A culture that has an entire onomatopoeic vocabulary to describe foods appearance, taste, and texture, Japanese culinary tradition carries over into the backpacking world. There are whole websites, cookbooks, and large sections of hiking magazines devoted to camp food. Portable gas stoves are available at most any sporting goods store in Japan, and you can make a kerosene stove with two aluminum cans and a small coin. With heat at your fingertips, and the availability of precooked noodles at the grocery store, a meal’s complexity only involves as many ingredients as can fit in a day pack.

Ide Yusuke, a Japanese trekker who completed the Pacific Crest Trail in 2013, chronicled his 2,654 mile journey for the Japanese sport magazine Number. He was surprised, he wrote, by how little thought American hikers paid to their food. It was simply energy in, energy out, which led to complications for hikers who found themselves a few thousand miles down the trail with stress fractures or illness due to calcium and other vitamin deficiencies.

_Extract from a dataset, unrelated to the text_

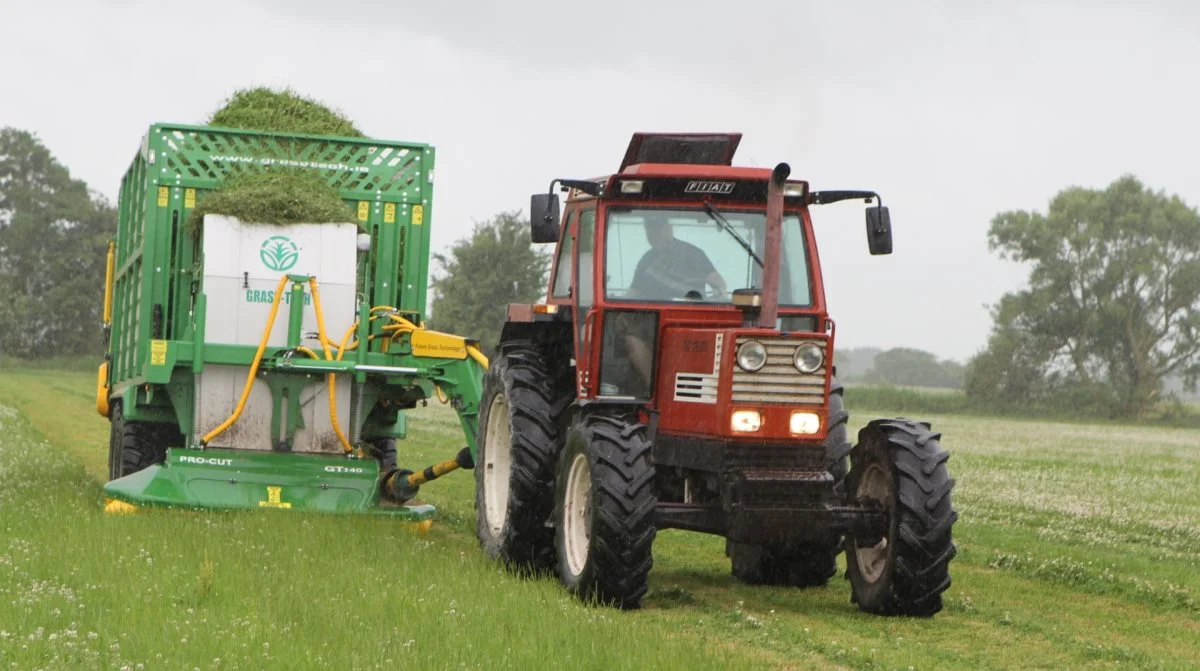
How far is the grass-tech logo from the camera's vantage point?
14.5 meters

Ide points out that Japanese distance hikers, even those who shop for their trips solely at convenience stores, always carry low-maintenance vegetable like carrots, potatoes and onions, as well as dried trek mixes that don’t include M&Ms: seaweed, dried fish, dried fruits and vegetables. One reason for this is that camping and hiking in Japan is a far more common activity for all ages than it is for their American counterparts, most of whom view camping as a special trip.

All Japanese students go hiking at some point with their schools, often a trek out to a certain shrine to pray for good luck on exams. There are hiking clubs at most high schools that take students out on the weekends and over the summer break. A longstanding tradition of learning from elders teaches even urbanites, who often live with mountain ranges just outside city limits, ways to identify mountain vegetables like chishimazasa (wild bamboo shoots)and gyojyaninniku (similar to wild onions).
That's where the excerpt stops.